En mi caso siempre he preferido la franqueza y la expresividad de las mujeres del arroyo, seguramente porque podía transcribir sus conversaciones casi sin necesidad de corregirlas. Todo lo que decían tenía sabor y sentido. En un momento de extrema tensión, podían clavarte una navaja en el vientre, pero siempre lo harían por una razón que serías el primero en comprender. Si para los intelectuales que frecuentaban los círculos selectos de la ciudad la muerte era una fingida manera de hablar, para aquellas mujeres y para sus chulos, la muerte era una sincera manera de ser.

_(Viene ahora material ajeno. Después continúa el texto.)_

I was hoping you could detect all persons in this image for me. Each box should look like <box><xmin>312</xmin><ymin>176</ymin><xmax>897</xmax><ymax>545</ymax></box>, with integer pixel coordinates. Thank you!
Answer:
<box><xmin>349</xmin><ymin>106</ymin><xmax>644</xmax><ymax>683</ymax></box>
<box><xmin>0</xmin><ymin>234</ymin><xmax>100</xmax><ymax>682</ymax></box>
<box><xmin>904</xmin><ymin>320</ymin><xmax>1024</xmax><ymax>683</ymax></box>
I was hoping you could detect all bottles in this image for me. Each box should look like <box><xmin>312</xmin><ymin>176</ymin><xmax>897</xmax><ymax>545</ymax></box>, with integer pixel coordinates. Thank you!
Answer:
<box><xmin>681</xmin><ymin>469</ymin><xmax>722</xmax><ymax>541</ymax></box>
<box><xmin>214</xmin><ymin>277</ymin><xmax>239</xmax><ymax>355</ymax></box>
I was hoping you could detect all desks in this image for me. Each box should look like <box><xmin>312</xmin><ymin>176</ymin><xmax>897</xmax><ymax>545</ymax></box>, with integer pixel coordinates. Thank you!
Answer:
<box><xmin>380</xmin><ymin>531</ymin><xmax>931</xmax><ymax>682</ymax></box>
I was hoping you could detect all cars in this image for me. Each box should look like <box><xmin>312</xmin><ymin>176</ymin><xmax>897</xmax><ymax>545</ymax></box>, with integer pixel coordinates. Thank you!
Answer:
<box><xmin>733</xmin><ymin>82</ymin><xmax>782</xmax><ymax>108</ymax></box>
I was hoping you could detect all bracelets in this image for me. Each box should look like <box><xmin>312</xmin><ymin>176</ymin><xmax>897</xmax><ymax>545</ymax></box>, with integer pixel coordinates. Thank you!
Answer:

Jamás se preocupaban de lo que dirían las otras, las chicas bien de la ciudad. Sabían que pertenecían a mundos distintos y que no valía la pena dar explicaciones. Los úteros de las niñas de papá estaban hechos del mismo estambre que sus bolsas del pan.

En una época en la que llegué a pensar seriamente en abandonar el periodismo y quedarme para siempre en aquel submundo de miel y de sangre, un tipo que trabaja de matón en "La Dama del Lago" me llevó de un brazo a su rincón en la penumbra antes de despedirnos de madrugada y me dijo: "Te estás quedando sin sitio. Ni eres uno de los nuestros, ni perteneces al mundo de los otros. Llegaste aquí con su perfume y saldrás de aquí con nuestras manchas. Pero no te hagas mala sangre por no saber a donde perteneces, amigo. Todas las mujeres serían iguales si estuviesen en las mismas circunstancias. Aunque nos toques las pelotas con tus reportajes, yo sé que nos tienes cariño y me consta que las mujeres del club confían en ti. Eso no significa que seas uno de los nuestros. Meamos distinto, ¿entiendes? Lo malo es que cuando quieras regresar al lugar de donde vienes, te encontrarás con que tampoco eres ya del otro bando. Yo en este ambiente he aprendido algo que jamás olvidé y que te recomiendo que aprendas tú. Aprendí que la moral no se mide por lo que te censure Dios, sino por lo que te haga daño en la boca del estómago. Para estas mujeres la conciencia es un lujo más caro que el lenguado, aunque saben distinguir igual que distinguen las otras. El caso es que las chicas del club te echan la mano entre las piernas con la misma dignidad con la que las niñas bien de la ciudad sacan de su funda la raqueta de tenis".